> [EXCERPT TO READ]:
Boston University Creative Writing Faculty Reading

BU's Literary Lights Burn Bright

Creative Writing Program annual Faculty Reading tonight

Literature lovers, take note: tonight is a rare chance to hear excerpts from new novels by two prize-winning authors weeks before they hit bookstores, new poems by a three-time US poet laureate, and work from a young poet who's been called "the new breed of the modern conversationalist."

The annual BU Creative Writing Program Faculty Reading, being held at the Florence & Chafetz Hillel House, has become one of Boston's most popular literary events, attracting fans from across the Boston area.

Among those reading tonight are National Book Award winner Ha Jin, whose new novel, The Boat Rocker (Pantheon, 2016), is scheduled for release in May. A College of Arts & Sciences professor of English and director of the Creative Writing Program, Jin says the book is about "a case of artistic fraudulence after 9/11," in which a man has written a novel taking advantage of people's memories of the tragedy. Also on the roster is New York Times best-selling author Jennifer Haigh, a lecturer in the Creative Writing Program, whose new novel, Heat and Light (HarperCollins, 2016), explores the numerous ways one community is transformed by gas drilling.

> [TASKS]:
(1) According to the faculty reading article, where is the reading being held?
(2) List every award, title, or position that the faculty reading article gives for Ha Jin.

> [SOURCE MATERIAL]:
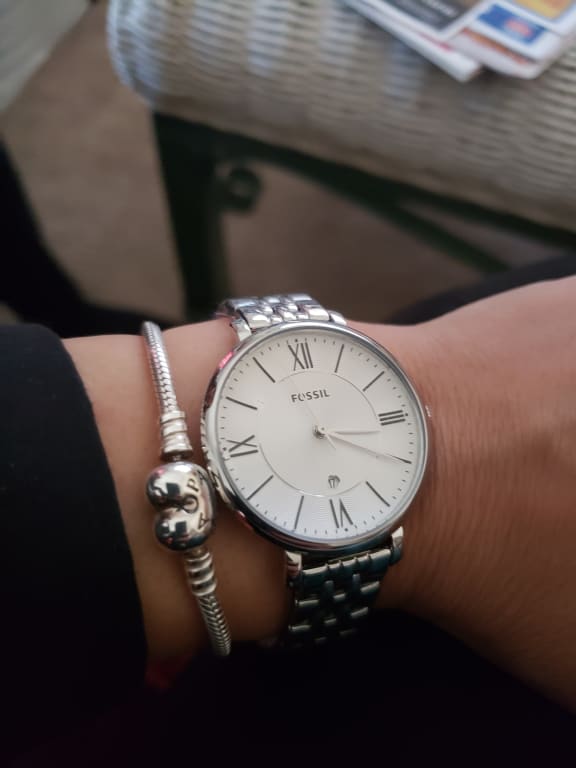 Fossil Jacqueline White Dial Silver Steel Strap Watch for Women - ES3433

> [TASK-BY-TASK OUTPUTS]:
(1) At the Florence & Chafetz Hillel House.

(2)
- National Book Award winner
- College of Arts & Sciences professor of English
- Director of the Creative Writing Program